Nifty firms set for blockbuster quarter; commodity prices to boost top line

For banks and non-banking financial firms, net sales are gross revenues net of interest expenses, while for others, they are total income from sales of goods and services

NSE, Crystall ball
crystal-ball gaze
Krishna Kant Mumbai
Last Updated : Jul 09 2018 | 7:02 AM IST
Corporate earnings for 2018-19 (FY19) are expected to start on a strong wicket for India’s top listed companies, driven by higher commodity and energy prices and a low base last year as companies were recovering from demonetisation and also preparing for the new regime of goods and services tax (GST) from July 1. 
 
The combined net profit of India’s top 50 listed companies that are part of the Nifty50 index is estimated to rise by 14.2 per cent on a year-on-year (YoY) basis during April-June 2018, the best in the last nine quarters. 

The index companies’ combined net sales are estimated to grow by 20.7 per cent YoY during the first quarter, growing at the fastest pace in at least the last four years (See chart). 
 
The analysis is based on April-June 2018 quarter (Q1FY19) earnings estimates by stock brokerages, including Elara Capital, Emkay Global, ICICI Securities, and Kotak Institutional Equities.

For banks and non-banking financial firms, net sales are gross revenues net of interest expenses, while for others, they are total income from sales of goods and services (net of indirect taxes).
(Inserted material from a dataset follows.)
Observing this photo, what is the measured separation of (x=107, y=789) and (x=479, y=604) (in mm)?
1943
Estimates were available for 49 out of 50 Nifty companies. No estimates were available for Indiabulls Housing Finance and the company is not included in this analysis. 

The index companies’ combined quarterly net profit is estimated to grow to Rs 870 billion — the third highest in the last four years, while quarterly revenues are estimated to grow to Rs 9.45 trillion during the first quarter of FY19. This translates into a net profit margin of 9.2 per cent, down from 10 per cent during the first quarter (Q1) of 2017-18. 
 
Earnings and top-line growth, however, would have been much lower for index companies if financials, oil and gas, metals and mining were excluded. 


The combined net profit of Nifty companies (ex-financials, energy, metals and mining companies) is likely to grow by 9.2 per cent YoY in Q1, a sharp turnaround from the 8.2 per cent decline during the corresponding quarter last fiscal year. Net sales of non-financial, non-commodity firms are expected to grow by 11 per cent, 
up from 0.4 per cent growth in Q1 of the last fiscal year. 

Earnings and the top line for domestic market-focused companies were depressed in the June 2017 quarter due to the combined effect of demonetisation (announced in November 2016) and the GST roll-out. 


Among individual index companies, Oil and Natural Gas Corporation is expected to be the single-biggest contributor to the Nifty’s incremental earnings growth in Q1 (up 60 per cent YoY), followed by Coal India (up 73.2 per cent YoY), Tata Steel (112 per cent), and Bharat Petroleum Corporation (188 per cent), while Tata Consultancy Services is expected to post 17.2 per cent net profit growth. 

Together these five companies are expected to account for 74 per cent of the incremental growth in Nifty companies’ net profit in Q1. This list of the Big Five together accounted for a quarter of index companies’ combined net profits in the March 2018 quarter. 


 
At the other end of the spectrum, State Bank of India (SBI), Tata Motors, Axis Bank, ICICI Bank, and Bharti Airtel are expected to be the biggest laggards, with a likely YoY decline in net profit during the quarter.

While the Street expects SBI and Bharti Airtel to report losses during the quarter, the other three are expected to report a sharp dip in their earnings during the quarter. Brokerages are betting on consumption demand, including retail credit, to drive earnings growth in the quarter. 

“The momentum in consumption demand is likely to sustain in Q1FY19, with strong numbers coming in from consumer staples, durables, and auto sectors. The banking sector credit growth rising to 13 per cent also underscores gradual improvement on the back of increasing retail lending and rising sales growth of companies,” wrote Emkay Global’s head of research Dhananjay Sinha in his earnings estimates for the quarter. 

Kotak Institutional Equities expects flat growth for its universe of companies but sees strong earnings growth in consumer and commodity space. “We expect strong growth in the net income of automobiles (strong volume growth on low base and operating leverage-led margin expansion); consumers (continued volume-led sales growth and margin expansion); metals and mining (higher domestic realisations) and pharmaceuticals (led by domestic formulations and stabilisation of US 
businesses) sectors,” said Sanjeev Prasad in Kotak’s June 2018 quarter earnings estimates report.